Synopsis

This page contains examples on how to request resources for different type of jobs on our HPC system Snellius. Check the usage and accounting sections for Snellius for more information on the partitions configuration and nodes' hardware. 


Single node, serial program

This job script launches a single, serial program on one CPU node, using a single core on the node. 

Snellius
#!/bin/bash
#Set job requirements
#SBATCH --nodes=1
#SBATCH --ntasks=1
#SBATCH --cpus-per-task=32
#SBATCH --partition=rome
#SBATCH --time=01:00:00

#Execute program located in $HOME
$HOME/my_serial_program


This script will allocate 1/4 of the resources of the node (32cores) for the requested time (1h) or until completion of the job.




Single node, multithreaded program (CPU and GPU)

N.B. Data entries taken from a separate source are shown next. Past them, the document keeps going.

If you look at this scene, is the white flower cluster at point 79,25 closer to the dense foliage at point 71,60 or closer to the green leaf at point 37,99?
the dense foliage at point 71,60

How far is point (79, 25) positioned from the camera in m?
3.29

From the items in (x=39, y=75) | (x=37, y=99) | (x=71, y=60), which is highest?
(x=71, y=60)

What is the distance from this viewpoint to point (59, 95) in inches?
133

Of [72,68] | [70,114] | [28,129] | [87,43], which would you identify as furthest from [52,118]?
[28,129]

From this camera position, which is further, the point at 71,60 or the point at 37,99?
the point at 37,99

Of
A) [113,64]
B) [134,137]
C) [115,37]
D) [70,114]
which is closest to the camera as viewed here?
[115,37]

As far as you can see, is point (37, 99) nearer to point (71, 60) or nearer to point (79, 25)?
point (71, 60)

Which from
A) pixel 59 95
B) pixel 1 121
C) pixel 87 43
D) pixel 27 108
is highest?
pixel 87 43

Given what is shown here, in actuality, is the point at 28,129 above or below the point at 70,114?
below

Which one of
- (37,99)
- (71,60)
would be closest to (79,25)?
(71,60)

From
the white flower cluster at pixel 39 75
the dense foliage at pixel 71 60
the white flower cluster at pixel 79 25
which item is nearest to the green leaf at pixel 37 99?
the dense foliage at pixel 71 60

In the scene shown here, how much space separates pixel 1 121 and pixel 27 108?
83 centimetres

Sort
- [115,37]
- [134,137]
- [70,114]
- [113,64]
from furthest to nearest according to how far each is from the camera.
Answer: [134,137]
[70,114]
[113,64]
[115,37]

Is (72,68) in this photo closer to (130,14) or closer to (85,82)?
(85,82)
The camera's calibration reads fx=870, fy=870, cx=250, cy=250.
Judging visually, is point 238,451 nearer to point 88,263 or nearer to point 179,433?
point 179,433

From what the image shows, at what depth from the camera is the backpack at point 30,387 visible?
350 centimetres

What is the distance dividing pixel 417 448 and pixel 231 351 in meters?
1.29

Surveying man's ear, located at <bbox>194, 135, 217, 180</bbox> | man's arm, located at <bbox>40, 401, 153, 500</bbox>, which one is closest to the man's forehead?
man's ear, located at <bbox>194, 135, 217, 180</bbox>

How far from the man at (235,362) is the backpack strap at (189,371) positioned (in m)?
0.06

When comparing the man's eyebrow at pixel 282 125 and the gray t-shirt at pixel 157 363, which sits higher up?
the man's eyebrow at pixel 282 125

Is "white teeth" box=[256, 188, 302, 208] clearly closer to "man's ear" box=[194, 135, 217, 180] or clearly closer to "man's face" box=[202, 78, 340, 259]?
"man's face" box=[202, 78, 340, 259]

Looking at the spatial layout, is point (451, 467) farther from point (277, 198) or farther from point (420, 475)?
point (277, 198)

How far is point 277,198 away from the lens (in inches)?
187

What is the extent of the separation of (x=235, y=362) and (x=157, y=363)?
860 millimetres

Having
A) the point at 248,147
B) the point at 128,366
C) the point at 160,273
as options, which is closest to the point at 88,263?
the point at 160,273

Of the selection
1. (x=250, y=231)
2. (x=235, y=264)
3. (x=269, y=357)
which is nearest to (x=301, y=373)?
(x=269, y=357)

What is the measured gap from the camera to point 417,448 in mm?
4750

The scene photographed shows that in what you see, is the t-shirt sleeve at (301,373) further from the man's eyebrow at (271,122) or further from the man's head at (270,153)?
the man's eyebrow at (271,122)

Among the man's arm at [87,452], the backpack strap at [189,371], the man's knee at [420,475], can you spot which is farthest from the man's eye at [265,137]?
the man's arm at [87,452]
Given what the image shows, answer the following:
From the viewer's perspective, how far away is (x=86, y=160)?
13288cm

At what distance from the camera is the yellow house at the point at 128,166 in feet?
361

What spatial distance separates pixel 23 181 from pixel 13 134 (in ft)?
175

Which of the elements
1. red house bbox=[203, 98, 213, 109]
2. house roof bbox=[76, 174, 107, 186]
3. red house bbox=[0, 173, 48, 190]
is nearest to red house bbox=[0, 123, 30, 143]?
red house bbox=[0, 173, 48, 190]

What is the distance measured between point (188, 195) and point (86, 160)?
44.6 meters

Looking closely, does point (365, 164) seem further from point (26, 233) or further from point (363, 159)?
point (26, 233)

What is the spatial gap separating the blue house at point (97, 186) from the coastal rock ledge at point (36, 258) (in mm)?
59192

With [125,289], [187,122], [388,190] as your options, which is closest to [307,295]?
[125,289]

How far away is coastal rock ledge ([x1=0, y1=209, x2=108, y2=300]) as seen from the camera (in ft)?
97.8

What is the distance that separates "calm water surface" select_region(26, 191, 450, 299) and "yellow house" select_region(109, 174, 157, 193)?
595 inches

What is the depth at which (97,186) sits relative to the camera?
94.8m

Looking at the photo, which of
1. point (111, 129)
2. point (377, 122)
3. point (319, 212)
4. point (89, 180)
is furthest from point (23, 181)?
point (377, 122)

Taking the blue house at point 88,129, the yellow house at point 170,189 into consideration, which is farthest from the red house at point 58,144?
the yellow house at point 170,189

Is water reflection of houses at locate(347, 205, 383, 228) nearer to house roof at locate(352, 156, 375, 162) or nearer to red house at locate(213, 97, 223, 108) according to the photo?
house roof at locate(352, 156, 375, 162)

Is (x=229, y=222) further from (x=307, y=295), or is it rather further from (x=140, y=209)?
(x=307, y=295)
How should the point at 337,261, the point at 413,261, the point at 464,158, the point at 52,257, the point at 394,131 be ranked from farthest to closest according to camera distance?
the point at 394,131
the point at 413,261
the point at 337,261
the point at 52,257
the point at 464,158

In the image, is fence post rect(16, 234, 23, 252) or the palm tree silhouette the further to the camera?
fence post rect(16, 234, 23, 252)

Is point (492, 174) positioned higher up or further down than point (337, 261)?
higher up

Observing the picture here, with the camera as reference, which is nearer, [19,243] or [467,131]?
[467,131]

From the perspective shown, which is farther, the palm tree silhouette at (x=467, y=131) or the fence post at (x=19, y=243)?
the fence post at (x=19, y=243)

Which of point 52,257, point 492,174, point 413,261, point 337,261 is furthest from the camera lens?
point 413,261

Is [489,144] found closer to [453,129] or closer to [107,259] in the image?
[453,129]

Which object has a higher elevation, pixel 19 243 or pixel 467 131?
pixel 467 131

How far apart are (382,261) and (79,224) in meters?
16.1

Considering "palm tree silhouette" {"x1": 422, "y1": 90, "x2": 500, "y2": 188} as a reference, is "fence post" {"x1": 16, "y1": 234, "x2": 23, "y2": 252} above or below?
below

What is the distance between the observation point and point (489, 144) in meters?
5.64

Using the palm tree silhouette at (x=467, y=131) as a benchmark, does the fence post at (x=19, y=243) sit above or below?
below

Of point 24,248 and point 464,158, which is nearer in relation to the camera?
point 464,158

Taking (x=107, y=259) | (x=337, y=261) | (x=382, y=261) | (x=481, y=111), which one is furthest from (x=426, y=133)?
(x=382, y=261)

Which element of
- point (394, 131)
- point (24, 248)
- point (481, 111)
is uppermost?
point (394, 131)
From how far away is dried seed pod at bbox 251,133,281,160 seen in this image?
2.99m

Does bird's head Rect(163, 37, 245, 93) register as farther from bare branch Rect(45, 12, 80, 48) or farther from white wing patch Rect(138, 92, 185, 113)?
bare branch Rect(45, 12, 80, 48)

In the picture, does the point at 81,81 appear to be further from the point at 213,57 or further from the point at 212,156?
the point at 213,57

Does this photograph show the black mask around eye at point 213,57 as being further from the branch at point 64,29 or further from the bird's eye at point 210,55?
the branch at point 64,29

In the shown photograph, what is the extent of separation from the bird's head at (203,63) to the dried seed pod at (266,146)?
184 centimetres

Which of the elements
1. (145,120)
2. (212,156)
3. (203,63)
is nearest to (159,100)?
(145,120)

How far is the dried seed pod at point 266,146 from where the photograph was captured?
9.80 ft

If you have a multithreaded program, e.g. through the use of OpenMP, a single instance can already use multiple cores on the node. 

Snellius
#!/bin/bash
#SBATCH --nodes=1
#SBATCH --ntasks=1
#SBATCH --cpus-per-task=64
#SBATCH --partition=rome
#SBATCH --time=01:00:00

# Execute program located in $HOME
srun $HOME/my_multithreaded_program


This script will allocate 1/2 of the resources of the node (64 cores) for the requested time (1h) or until completion of the job.

The minimum size of allocatable resources on Snellius is 1/4th of a node. For single node jobs, users can allocate 1/4, 1/2, 3/4 or the full node.

Snellius - GPU
#!/bin/bash
#SBATCH --nodes=1
#SBATCH --ntasks=1
#SBATCH --cpus-per-task=18
#SBATCH --gpus=1
#SBATCH --partition=gpu
#SBATCH --time=01:00:00

# Execute program located in $HOME
srun $HOME/my_multithreaded_GPU-program


This script will allocate 1/4th of a GPU node (18 cores + 1 GPU) for the requested time (1h) or until completion of the job.

Snellius - Multi-instance GPU (MIG)
#!/bin/bash
#SBATCH --nodes=1
#SBATCH --ntasks=1
#SBATCH --cpus-per-task=9
#SBATCH --gpus=1
#SBATCH --partition=gpu_mig
#SBATCH --time=01:00:00

# Create folder and copy input to scratch. This will copy the input file 'input_file' to the shared scratch space
mkdir -p /scratch-shared/$USER
cp $HOME/input_file /scratch-shared/$USER
 
cd /scratch-shared/$USER
# Execute the program. In this example we request 1/2 of GPU (MIG)

$HOME/my_gpu_program input_file output

# Copy output back from scratch to the directory from where the job was submitted
cp -r output $SLURM_SUBMIT_DIR

This script will allocate one half of one GPU in the node (+ 9 CPU cores) for the requested time (1h) or until completion of the job. Here, "one half of a GPU" means one of the two MIG instances available on a GPU.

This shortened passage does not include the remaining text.